Monday, December 5, 2011

Margotlog: Cats, Catz, Katz

Margotlog: Cats, Catz, Katz

The first that belonged to me was a small tiger cat who probably wandered into the courtyard at The Old Citadel and was adopted. I remember this tiger car more in losing it than in its care. But lost, it haunted my walks to school. I must have been in the second grade.

My calls echoed down narrow Charleston streets--Vanderhorst, was the one I remember, notable as much for its long and non-English name, as for what it took me past--the side of a large white church whose front had stout white columns; many ramshackled "narrow end to the street" Charleston houses, which hadn't been painted in almost a century.

All kinds of stray dogs and cats wandered that long street to the "lower school" of Ashley Hall. I called and called over many days, until one morning a little tiger cat, barely grown from a kitten, came bounding up to me. Though, even then, I sensed it was not the same cat, I scooped it up and carried it to Mrs. Watkins, my beautiful second-grade teacher with the white pageboy. She like my mother was a "Citadel professor's wife." I couldn't keep the kitten in the classroom, she said, but we could take it to the principal's house and the principal would call my mother. When I came home that afternoon, there it was in our huge Old Citadel kitchen with the dark brown painted floor, waiting and mewing its little pink mouth.

Only now do I imagine what my mother had to do to retrieve it: first, leave my younger sister with the neighbor across the hall, then walk herself down long Vanderhorst street, across the playing fields of Ashley Hall behind the row of two-story little houses where the "lower school" classes met, then stepping up onto a raised copse of trees, she entered the principal's little house. What was her name, this formidable woman with the iron grey hair pulled back in a bun, and the steel spectacles? Maybe it will come back to me. Whether she actually lived in that little house--dark green with white trim--or merely had her office there, I don't know. Only one other time did I take notice of it. That was in sixth grade. By then I had moved upstairs to the second small house and become one of the "big girls" in the lower school. For some reason my teacher then, Mrs. McCrae, sent me and another girl across the playing fields to the principal's house. I couldn't help myself: there on her desk (in her absence) stood stacks of achievement tests.

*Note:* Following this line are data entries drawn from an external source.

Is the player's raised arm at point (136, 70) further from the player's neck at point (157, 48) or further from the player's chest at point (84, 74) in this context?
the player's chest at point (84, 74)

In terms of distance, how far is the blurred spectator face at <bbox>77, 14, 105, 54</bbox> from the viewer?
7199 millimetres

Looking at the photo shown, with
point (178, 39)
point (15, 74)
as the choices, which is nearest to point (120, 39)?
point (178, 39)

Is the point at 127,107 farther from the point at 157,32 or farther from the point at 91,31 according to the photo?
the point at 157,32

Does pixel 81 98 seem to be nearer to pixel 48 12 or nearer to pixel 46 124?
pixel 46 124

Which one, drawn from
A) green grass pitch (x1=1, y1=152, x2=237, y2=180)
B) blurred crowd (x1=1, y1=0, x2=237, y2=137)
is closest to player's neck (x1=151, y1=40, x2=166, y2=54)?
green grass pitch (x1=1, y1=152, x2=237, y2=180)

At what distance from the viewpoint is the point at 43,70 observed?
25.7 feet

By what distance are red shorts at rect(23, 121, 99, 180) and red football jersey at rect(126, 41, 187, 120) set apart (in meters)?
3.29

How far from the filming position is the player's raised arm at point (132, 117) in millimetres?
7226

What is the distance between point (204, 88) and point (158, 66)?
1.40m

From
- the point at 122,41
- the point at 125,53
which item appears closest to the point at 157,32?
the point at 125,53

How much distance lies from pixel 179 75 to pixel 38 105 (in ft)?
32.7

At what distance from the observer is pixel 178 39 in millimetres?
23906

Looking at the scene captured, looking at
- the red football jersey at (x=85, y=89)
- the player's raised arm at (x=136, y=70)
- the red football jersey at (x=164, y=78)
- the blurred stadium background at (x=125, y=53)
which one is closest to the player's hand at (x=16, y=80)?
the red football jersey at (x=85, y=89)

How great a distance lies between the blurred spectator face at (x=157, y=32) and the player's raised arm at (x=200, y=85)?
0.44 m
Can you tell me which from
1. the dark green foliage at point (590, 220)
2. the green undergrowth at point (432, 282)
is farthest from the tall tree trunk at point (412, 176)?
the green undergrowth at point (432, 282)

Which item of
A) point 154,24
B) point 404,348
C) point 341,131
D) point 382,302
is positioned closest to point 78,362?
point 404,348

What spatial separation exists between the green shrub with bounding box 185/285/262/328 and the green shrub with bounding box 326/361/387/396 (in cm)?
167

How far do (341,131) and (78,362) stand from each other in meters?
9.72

This was way before the years of No Child Left Behind--that Bush-era mandate for frequent standardized testing which so bedevils educators today. But Ashley Hall did test its students toward the end of every year, and I, one of the known "smart girls," had a yen to achieve so strong that I overstepped the boundaries between what was right and what was wrong: I looked at the ranking of the girls in my grade. There was my name, right at the top. As far as I can remember, it was the only strictly illegal thing I did until much much later.

The Catz kept coming, though not after a doggie period when we moved to Mount Pleasant, across the Cooper River Bridge, and owned first a red hound named Rover, and then a stray pooch my sister named Missy. Missy was sweet, with a round belly, and black ears and tail; her body tan like a Siamese. One afternoon I shashayed home in my starched crinolines and there in the shed, my sister sat with Missy and four puppies. My sister, with her soft heart, was weeping: she had seen the birth. I WAS way too far gone into teen posturing to pay much attention.